Your assignment: Where does the string "marking" occur in the entries below? Copy every line where it does.
(Task input)
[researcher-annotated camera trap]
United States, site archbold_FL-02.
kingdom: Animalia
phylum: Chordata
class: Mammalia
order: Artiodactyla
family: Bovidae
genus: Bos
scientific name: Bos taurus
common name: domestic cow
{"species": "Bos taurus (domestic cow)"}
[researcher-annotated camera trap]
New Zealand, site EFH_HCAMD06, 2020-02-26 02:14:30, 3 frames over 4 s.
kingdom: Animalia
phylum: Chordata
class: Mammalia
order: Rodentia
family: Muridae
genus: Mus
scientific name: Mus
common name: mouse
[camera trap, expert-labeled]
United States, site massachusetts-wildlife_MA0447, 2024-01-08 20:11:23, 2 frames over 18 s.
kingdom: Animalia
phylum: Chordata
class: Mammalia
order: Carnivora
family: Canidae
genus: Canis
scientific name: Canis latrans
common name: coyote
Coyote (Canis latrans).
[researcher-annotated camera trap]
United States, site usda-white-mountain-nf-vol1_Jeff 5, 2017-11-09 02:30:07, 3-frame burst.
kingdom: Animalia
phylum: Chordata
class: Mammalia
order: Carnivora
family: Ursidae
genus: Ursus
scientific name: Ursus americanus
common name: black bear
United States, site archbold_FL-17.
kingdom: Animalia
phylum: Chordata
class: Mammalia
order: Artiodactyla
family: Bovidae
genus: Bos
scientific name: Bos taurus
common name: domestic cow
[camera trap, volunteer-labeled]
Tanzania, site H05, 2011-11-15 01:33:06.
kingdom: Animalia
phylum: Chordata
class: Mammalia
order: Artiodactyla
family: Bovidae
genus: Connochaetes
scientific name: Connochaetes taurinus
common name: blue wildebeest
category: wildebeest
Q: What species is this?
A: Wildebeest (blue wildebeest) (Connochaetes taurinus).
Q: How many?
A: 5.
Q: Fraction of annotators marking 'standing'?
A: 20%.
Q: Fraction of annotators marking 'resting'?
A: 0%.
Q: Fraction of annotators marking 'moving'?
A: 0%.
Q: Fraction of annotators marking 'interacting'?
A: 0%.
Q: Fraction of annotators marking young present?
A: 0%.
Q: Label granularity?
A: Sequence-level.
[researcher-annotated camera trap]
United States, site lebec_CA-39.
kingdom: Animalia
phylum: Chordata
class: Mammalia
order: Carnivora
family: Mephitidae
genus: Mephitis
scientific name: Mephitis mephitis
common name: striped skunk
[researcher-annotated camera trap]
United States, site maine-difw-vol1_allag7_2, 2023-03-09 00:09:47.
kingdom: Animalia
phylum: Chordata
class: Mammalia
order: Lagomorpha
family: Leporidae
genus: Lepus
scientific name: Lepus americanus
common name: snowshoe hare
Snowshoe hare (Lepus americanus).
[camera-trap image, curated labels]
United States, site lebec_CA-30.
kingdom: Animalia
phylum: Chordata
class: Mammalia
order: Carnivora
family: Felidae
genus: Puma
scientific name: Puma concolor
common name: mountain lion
(End Task input)
Answer to this task:
Q: Fraction of annotators marking 'standing'?
Q: Fraction of annotators marking 'resting'?
Q: Fraction of annotators marking 'moving'?
Q: Fraction of annotators marking 'interacting'?
Q: Fraction of annotators marking young present?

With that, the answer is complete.